Relying on market forces versus stale, inflexible prices benefits everyone--individuals, companies, and the economy as a whole--leading to a healthier economy, jobs market, consumer market, and financial state.
So this raises the question: why hasn’t one of the most important sectors of the economy--health care--adapted to the competitive marketplace model that consumers demand?
Price transparency is a key step to moving the ball forward on healthcare reform. That’s why the administration is seeking comments on its price transparency plan by June 3, 2019. And that’s why it is critical you speak up now and share your story about outrageous medical bills.
The lack of price transparency for healthcare services, tests, or procedures is one of the greatest obstacles to healthcare reform. When you don’t know the price of something, it makes it difficult to plan, budget, and choose what is best for you and your loved ones.
Perhaps you went in for a check-up by an ENT and later received a $500 bill, when you thought you only owed a small co-pay. Or perhaps you went in for routine surgery and got saddled with a series of bills that added up to over $20,000.

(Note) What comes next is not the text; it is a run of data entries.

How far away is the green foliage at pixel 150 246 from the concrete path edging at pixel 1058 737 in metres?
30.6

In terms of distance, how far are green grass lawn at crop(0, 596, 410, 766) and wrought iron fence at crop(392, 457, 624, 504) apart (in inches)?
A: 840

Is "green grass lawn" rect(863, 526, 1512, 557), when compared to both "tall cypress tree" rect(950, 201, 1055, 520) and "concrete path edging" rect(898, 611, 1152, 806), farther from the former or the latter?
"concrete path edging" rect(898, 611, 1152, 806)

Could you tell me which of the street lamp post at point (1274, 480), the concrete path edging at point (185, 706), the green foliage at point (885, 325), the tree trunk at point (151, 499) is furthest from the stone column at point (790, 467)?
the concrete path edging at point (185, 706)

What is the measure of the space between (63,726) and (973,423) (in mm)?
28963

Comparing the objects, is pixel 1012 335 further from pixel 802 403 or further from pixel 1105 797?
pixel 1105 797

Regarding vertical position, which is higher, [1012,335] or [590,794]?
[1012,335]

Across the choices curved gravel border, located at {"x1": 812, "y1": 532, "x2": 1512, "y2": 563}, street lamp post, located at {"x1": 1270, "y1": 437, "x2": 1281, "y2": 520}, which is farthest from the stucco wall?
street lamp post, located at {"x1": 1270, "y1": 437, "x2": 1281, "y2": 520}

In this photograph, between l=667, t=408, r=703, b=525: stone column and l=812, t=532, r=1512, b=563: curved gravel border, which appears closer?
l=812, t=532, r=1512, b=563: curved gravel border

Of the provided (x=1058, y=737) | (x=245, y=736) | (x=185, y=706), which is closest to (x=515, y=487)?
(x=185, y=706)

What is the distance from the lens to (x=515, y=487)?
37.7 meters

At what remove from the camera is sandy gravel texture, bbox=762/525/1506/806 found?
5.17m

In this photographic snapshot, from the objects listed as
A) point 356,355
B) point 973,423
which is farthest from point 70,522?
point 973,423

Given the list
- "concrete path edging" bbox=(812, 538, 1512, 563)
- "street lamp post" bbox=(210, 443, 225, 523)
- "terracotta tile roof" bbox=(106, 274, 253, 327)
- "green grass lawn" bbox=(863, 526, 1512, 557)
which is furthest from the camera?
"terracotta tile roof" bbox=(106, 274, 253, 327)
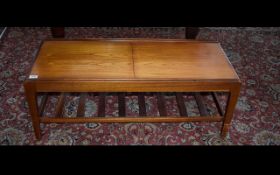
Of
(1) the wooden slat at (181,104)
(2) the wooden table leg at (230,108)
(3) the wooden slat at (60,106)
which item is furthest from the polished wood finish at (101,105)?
(2) the wooden table leg at (230,108)

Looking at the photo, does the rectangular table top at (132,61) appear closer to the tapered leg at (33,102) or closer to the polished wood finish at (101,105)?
the tapered leg at (33,102)

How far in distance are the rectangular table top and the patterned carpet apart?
57cm

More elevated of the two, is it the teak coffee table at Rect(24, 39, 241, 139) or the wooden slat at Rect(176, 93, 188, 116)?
the teak coffee table at Rect(24, 39, 241, 139)

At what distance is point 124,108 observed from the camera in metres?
2.43

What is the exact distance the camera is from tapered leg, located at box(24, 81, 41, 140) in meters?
1.89

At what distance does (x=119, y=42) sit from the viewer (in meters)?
2.38

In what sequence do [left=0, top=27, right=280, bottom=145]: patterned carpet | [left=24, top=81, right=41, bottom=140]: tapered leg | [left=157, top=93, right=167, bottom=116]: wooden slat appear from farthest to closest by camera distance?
1. [left=157, top=93, right=167, bottom=116]: wooden slat
2. [left=0, top=27, right=280, bottom=145]: patterned carpet
3. [left=24, top=81, right=41, bottom=140]: tapered leg

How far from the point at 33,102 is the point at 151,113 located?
104cm

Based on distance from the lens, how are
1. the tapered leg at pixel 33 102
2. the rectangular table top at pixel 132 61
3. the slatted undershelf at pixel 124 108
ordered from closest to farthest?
1. the tapered leg at pixel 33 102
2. the rectangular table top at pixel 132 61
3. the slatted undershelf at pixel 124 108

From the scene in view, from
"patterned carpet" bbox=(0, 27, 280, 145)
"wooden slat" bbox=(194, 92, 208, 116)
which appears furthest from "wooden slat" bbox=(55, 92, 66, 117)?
"wooden slat" bbox=(194, 92, 208, 116)

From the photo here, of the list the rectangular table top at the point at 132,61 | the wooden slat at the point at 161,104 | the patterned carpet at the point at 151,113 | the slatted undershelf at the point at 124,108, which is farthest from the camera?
the wooden slat at the point at 161,104

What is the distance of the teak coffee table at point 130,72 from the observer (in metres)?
1.93

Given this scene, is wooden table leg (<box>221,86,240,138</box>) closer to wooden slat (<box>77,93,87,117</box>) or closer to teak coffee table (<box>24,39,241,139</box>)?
teak coffee table (<box>24,39,241,139</box>)

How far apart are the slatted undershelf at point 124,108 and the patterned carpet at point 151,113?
6 centimetres
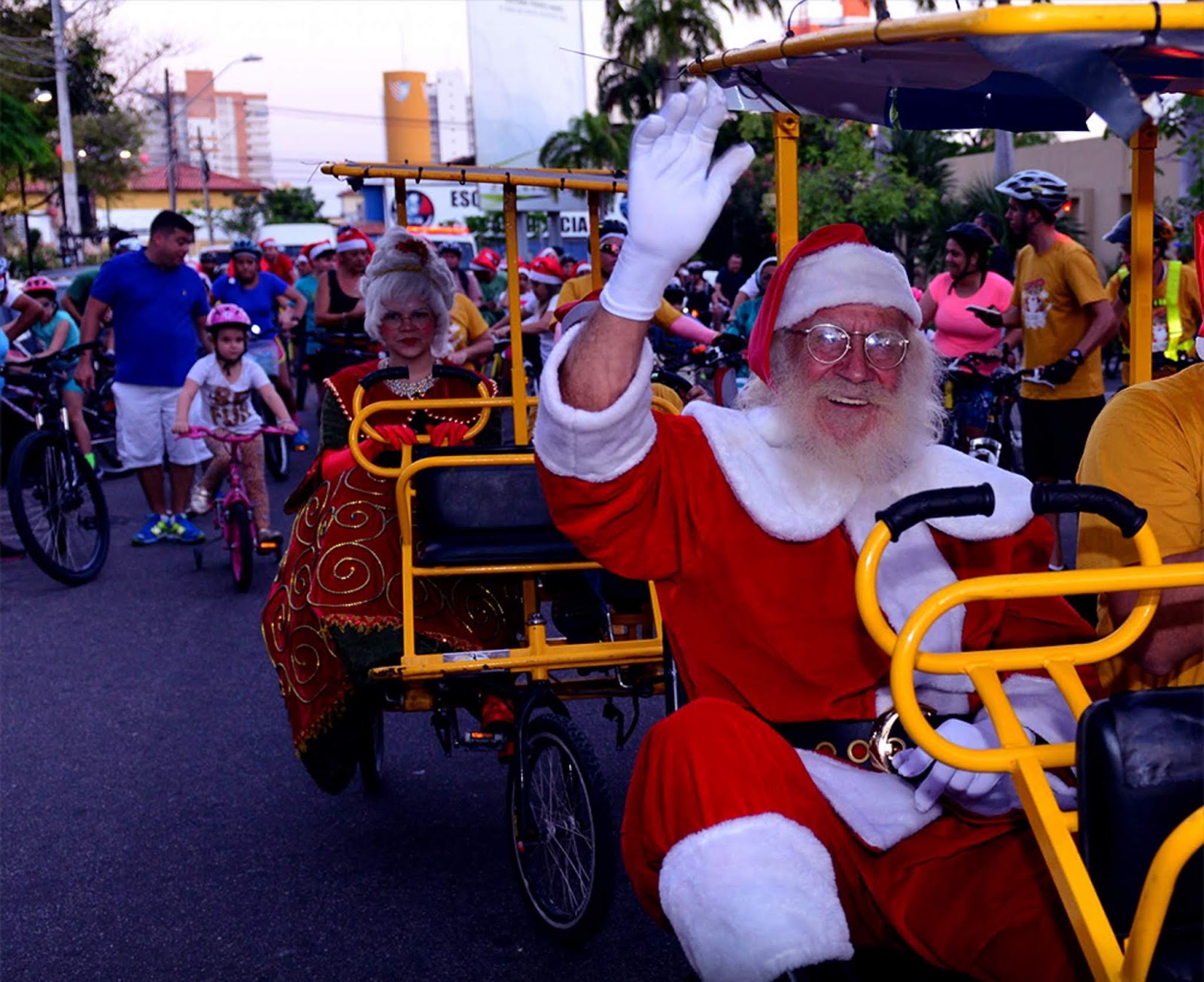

For some, sticker shock ruins their lives completely, as unexpected, exorbitant healthcare bills can cause bankruptcy, foreclosure on their homes, emotional stress that further wreaks their health, and so much more.
Gallup recently reported that Americans had to borrow $88 billion to pay for healthcare bills last year. And, sadly, 1 in 4 people skipped a healthcare treatment, service, or screening because of costs.
This price transparency plan would lead to a more competitive market, which would improve healthcare choices for patients. No more surprise, exorbitant medical bills. No more guessing what you owe. No more trying to figure out how you’re going to pay them.
Ultimately, more information leads to a demand for more choices and better options for care. In other words: it leads to real reform.